Task =>
When the line containing "Akragas, via alla campagna abbonamenti" appears in the entries below, begin printing there and stop after the line containing "2011 MERCEDES-BENZ E"; print each of those lines exactly and no other line.

Records provided =>
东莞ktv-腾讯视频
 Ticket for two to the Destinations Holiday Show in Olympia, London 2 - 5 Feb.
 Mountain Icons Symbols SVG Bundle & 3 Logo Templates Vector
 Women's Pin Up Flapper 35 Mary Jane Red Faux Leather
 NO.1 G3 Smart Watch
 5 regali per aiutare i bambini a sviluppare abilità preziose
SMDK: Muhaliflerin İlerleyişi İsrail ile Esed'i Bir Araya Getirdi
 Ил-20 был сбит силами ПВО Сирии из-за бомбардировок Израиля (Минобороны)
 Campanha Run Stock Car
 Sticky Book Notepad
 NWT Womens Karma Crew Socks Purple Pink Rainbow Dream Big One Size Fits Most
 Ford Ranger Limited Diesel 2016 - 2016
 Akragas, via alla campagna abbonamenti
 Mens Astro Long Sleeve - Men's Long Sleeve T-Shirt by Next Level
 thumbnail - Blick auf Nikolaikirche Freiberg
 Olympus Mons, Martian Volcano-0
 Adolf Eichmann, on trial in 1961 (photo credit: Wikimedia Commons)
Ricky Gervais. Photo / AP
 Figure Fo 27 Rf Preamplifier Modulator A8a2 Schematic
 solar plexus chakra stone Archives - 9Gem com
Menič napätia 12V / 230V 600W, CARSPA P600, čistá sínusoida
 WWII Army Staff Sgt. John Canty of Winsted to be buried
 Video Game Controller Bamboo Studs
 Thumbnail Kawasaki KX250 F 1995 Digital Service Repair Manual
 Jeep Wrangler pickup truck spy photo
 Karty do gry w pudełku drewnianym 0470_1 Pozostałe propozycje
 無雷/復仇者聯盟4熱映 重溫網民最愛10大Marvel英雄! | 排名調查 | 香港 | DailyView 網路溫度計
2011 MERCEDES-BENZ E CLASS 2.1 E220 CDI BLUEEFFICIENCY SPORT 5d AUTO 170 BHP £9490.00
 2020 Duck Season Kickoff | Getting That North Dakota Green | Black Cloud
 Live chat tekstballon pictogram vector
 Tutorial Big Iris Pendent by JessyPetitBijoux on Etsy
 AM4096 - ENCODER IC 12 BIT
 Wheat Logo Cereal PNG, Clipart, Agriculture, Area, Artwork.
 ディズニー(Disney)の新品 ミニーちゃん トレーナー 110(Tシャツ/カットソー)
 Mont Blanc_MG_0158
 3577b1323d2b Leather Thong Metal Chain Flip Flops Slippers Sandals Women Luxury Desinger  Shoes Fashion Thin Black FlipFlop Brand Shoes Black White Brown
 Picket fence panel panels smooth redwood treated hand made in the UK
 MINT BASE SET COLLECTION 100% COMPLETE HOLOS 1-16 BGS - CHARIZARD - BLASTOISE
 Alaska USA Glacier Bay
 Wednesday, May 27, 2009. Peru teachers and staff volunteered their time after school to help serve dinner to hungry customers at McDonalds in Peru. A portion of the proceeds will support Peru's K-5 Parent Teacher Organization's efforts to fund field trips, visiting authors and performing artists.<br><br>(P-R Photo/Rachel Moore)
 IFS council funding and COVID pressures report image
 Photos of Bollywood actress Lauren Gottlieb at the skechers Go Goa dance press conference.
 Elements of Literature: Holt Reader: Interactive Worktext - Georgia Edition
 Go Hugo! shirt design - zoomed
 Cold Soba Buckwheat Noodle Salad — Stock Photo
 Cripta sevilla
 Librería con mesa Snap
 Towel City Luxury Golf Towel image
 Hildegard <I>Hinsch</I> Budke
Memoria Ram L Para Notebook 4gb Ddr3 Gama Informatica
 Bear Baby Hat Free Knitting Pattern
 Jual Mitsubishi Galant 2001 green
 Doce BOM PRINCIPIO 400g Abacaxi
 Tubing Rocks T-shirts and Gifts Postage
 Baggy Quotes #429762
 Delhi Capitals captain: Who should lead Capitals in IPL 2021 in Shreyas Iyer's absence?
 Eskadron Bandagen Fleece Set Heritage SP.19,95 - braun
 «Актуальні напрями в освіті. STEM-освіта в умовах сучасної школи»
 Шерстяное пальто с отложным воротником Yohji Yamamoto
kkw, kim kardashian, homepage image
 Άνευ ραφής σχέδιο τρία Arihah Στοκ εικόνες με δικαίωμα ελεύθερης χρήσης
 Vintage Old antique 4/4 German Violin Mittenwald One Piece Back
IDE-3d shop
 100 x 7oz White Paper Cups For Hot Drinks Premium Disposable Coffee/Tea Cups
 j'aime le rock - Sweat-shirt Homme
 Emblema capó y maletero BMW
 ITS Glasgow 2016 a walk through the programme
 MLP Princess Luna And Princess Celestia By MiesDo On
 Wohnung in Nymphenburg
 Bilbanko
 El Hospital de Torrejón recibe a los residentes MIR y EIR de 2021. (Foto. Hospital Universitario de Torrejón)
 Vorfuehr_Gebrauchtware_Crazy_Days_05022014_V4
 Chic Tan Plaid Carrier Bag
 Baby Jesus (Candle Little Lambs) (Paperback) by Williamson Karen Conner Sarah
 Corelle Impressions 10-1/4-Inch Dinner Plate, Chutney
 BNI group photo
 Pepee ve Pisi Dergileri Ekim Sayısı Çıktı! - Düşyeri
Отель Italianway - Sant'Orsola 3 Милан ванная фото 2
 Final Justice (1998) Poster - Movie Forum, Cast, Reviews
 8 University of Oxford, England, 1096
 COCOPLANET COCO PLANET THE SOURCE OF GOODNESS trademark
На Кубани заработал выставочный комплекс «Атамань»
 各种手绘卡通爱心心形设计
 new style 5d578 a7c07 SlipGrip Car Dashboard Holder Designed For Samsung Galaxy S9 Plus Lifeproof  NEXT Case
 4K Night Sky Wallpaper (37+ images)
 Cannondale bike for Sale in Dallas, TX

Response to this exercise =>
 Akragas, via alla campagna abbonamenti
 Mens Astro Long Sleeve - Men's Long Sleeve T-Shirt by Next Level
 thumbnail - Blick auf Nikolaikirche Freiberg
 Olympus Mons, Martian Volcano-0
 Adolf Eichmann, on trial in 1961 (photo credit: Wikimedia Commons)
Ricky Gervais. Photo / AP
 Figure Fo 27 Rf Preamplifier Modulator A8a2 Schematic
 solar plexus chakra stone Archives - 9Gem com
Menič napätia 12V / 230V 600W, CARSPA P600, čistá sínusoida
 WWII Army Staff Sgt. John Canty of Winsted to be buried
 Video Game Controller Bamboo Studs
 Thumbnail Kawasaki KX250 F 1995 Digital Service Repair Manual
 Jeep Wrangler pickup truck spy photo
 Karty do gry w pudełku drewnianym 0470_1 Pozostałe propozycje
 無雷/復仇者聯盟4熱映 重溫網民最愛10大Marvel英雄! | 排名調查 | 香港 | DailyView 網路溫度計
2011 MERCEDES-BENZ E CLASS 2.1 E220 CDI BLUEEFFICIENCY SPORT 5d AUTO 170 BHP £9490.00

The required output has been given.